Der ganze Ort war auf Pilger ausgerichtet. Pilger-Herbergen, Pilger-Menüs, Pilger-Ausrüstung. Verärgert stellte Hunter fest, dass die Schuhe, Wanderstöcke und Textilien preislich deutlich günstiger lagen als zu Hause, einschließlich der Pilgermuschel, auf die er allerdings verzichtet hatte. Wer auf dem Jakobsweg wanderte, der musste sich nicht noch öffentlich mit dem Erkennungszeichen der Pilger dekorieren, war sein Standpunkt.
Doch seiner Enkeltochter Marta, die in der Zeit seiner Abwesenheit von seiner Haushälterin in deren Wohnung betreut wurde, hatte er einen Pilgerpass mit vielen Stempeln versprochen – ein kleiner Ersatz dafür, dass sie ihn nicht begleiten durfte.
»Sie wissen, warum Sie den benötigen?«, fragte ihn der Leiter des Pilger-Büros.

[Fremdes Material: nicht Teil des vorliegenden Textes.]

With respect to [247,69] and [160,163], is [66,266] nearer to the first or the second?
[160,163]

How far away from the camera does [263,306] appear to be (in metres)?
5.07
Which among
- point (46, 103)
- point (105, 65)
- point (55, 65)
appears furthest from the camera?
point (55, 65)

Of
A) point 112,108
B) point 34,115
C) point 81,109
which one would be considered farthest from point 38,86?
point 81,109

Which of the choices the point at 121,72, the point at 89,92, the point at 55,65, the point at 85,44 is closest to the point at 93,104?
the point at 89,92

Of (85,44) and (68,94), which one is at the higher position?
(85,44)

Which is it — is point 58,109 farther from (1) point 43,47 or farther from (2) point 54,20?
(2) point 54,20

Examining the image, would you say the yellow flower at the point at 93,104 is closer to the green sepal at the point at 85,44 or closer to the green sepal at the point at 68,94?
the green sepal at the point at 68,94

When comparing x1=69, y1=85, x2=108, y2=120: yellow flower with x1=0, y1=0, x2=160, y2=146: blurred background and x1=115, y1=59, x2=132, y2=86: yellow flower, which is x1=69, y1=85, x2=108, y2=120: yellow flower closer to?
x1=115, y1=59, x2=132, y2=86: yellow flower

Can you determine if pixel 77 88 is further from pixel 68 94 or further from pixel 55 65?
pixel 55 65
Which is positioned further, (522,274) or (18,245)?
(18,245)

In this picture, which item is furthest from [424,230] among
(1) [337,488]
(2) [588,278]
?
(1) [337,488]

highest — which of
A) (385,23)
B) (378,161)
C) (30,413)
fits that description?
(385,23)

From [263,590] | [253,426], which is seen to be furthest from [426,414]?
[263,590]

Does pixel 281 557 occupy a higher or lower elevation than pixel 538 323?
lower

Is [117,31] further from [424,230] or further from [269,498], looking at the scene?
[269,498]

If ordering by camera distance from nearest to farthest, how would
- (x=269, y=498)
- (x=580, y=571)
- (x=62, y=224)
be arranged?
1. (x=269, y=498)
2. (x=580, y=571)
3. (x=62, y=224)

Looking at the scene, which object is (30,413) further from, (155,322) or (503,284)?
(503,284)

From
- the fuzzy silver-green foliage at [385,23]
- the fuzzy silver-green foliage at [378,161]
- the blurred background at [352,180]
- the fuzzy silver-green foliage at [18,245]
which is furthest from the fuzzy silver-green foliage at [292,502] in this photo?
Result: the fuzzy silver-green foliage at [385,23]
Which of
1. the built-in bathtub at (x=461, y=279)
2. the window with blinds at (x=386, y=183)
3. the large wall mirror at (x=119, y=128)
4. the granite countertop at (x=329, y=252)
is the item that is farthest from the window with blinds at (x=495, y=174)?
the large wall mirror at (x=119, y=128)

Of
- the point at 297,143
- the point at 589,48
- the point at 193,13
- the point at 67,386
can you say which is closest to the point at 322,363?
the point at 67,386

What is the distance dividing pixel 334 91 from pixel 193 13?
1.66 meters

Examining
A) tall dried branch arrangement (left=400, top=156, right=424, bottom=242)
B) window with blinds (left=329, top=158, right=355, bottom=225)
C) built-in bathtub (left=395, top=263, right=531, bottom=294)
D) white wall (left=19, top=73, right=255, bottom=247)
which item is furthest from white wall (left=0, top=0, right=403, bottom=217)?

»Nun, damit ich in Santiago de Compostela eben die Compostela -Pilgerurkunde bekomme, als Nachweis, dass ich den Weg wirklich gepilgert bin.«
»Richtig, und zwar die letzten einhundert Kilometer auf dem Camino zu Fuß, zu Pferd oder im nicht motorisierten Rollstuhl oder zweihundert Kilometer per Rad.«
»Die Kirche hat tatsächlich an alles gedacht«, meinte Hunter lachend.
»Die Stempel bekommen Sie in den Unterkünften und Kirchen am Jakobsweg. Vergessen Sie nicht: Auf den letzten einhundert Kilometern benötigen Sie dann täglich Stempeleinträge von zwei Orten.«
»Warum diese Stempelwut?«, fragte Hunter.
Der Baske lächelte.
»Damit Jakobus nicht zu leicht betrogen wird … Oder wollen Sie eventuell gar nicht bis nach Santiago pilgern?«
»Stimmt, ich wandere nur bis nach Burgos. Mir geht es, offen gestanden, auch nicht um die Urkunde in Compostela. Meine Enkeltochter hat sich einen Pilgerpass mit den Stempeln meiner Wanderung gewünscht.«
»Dann erzählen Sie ihr auch von Ihren Erlebnissen und Selbsterfahrungen.«
»Sofern ich mich überhaupt selbst erfahre«, meinte Hunter freundlich, den leeren Pilgerpass durchblätternd.
Der Baske lächelte ihn von oben bis unten musternd an. Er kannte offensichtlich Pilger jeglicher Herkunft. Immerhin starteten jedes Jahr über sechzigtausend von hier.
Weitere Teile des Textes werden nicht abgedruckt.